Published in final edited form as: J Am Acad Dermatol. 2017 Dec 14;78(5):e115. doi: 10.1016/j.jaad.2017.12.017

Reply to: Comment on “Serious infections among a large cohort of subjects with systemically treated psoriasis”

Allison S Dobry a, Charles P Quesenberry b, Maryam M Asgari b,c,d
PMCID: PMC7720816  NIHMSID: NIHMS1649891  PMID: 29247684

To the Editor: We thank Arnold and Feldman for their thoughtful response to our original investigation.1 We acknowledge that knowing the magnitude of increased risk and number needed to harm are helpful in comprehensively illustrating clinically significant risk to both providers and patients. We would like to point out that the main comparator group in our study (ie, our reference group noted in Table II)2 is patients treated with nonbiologic agents, not patients who were exposed to no systemic therapy at the time of the adverse event. The incidence rate of a serious skin and soft tissue infection among those who were using nonbiologic agents was similar to the rate of those on no systemic therapy (0.581% for nonbiologic agent versus 0.584% for no systemic treatment), but lower than the rate of those exposed to a biologic agent (0.736%). For calculating number needed to harm, compared with psoriasis patients treated with a nonbiologic, 1 out of every 645 biologic-exposed psoriasis patients risk hospitalization with a serious soft tissue infection.

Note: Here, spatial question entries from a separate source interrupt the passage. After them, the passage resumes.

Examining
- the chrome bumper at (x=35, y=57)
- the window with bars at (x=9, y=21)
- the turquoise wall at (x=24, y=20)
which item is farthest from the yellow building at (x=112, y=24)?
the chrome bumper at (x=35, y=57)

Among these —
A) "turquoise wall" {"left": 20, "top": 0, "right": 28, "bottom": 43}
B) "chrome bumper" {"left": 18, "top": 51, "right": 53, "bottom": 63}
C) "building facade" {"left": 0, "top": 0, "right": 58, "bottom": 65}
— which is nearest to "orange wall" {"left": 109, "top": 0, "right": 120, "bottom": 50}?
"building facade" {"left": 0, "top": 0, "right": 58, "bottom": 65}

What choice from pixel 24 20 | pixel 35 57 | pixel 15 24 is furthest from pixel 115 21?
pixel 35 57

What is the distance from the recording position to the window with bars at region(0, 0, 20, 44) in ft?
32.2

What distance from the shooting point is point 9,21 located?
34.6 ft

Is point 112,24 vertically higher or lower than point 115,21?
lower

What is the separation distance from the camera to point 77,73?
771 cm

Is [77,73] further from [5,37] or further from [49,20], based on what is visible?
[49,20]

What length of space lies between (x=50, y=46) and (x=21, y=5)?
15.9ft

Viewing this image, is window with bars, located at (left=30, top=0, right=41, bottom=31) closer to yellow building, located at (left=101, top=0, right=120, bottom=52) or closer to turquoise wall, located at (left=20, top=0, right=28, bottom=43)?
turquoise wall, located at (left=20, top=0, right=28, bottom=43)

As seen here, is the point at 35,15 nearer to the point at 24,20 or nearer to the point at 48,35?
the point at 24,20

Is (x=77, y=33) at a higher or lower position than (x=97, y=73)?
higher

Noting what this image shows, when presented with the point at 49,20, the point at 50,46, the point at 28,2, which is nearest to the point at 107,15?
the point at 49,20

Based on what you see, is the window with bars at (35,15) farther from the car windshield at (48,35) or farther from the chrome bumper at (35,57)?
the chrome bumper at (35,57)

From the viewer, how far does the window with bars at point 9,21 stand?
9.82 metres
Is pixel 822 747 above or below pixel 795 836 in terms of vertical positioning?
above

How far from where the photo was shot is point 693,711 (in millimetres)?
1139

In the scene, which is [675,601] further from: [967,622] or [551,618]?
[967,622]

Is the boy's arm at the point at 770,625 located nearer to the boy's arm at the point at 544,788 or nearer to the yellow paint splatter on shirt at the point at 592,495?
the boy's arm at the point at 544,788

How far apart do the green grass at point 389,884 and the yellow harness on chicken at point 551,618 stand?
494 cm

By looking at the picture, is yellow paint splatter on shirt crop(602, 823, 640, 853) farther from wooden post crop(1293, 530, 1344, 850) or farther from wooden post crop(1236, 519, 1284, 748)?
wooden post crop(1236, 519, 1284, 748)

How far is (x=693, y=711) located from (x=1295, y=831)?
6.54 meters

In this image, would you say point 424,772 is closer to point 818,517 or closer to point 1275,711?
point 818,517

Arnold and Feldman end their reply by stating that while there might be an increased risk for a serious adverse infection event due to exposure to a biologic medication, the risk might be small compared with the potential improvement in patients’ lives. This is true when comparing biologics versus no treatment. We wish to clarify that we are by no means advocating for no systemic treatment for moderate-to-severe psoriasis, which is why we chose nonbiologic treatment as our primary comparator group. Indeed, when comparing biologic to nonbiologic systemic therapies, both treatments have similar efficacy with respect to objective measures of clinical response (such as the Psoriasis Area and Severity Index score)3 and patient-reported quality-of-life measures related to disease (such as the Dermatology Life Quality Index).4

By publishing these data from a real world setting, we hope to inform patients and providers about the adverse infectious disease outcomes, so they can make clinically informed treatment decisions balancing both risks and benefits. Given the multitude of available therapeutic options for psoriasis, we advocate for increased awareness of adverse serious infectious events so that potential infections can be caught early and treated, yielding improved outcomes.

Acknowledgments

Funding sources: Supported by Pfizer Inc and the National Institute of Arthritis, Musculoskeletal and Skin Diseases (K24 AR069760 to Dr Asgari).

Conflicts of interest: In addition to research support from Pfizer Inc, Drs Asgari and Quesenberry have received research support from Valeant Pharmaceuticals. Dr Dobry has no conflicts of interest to report.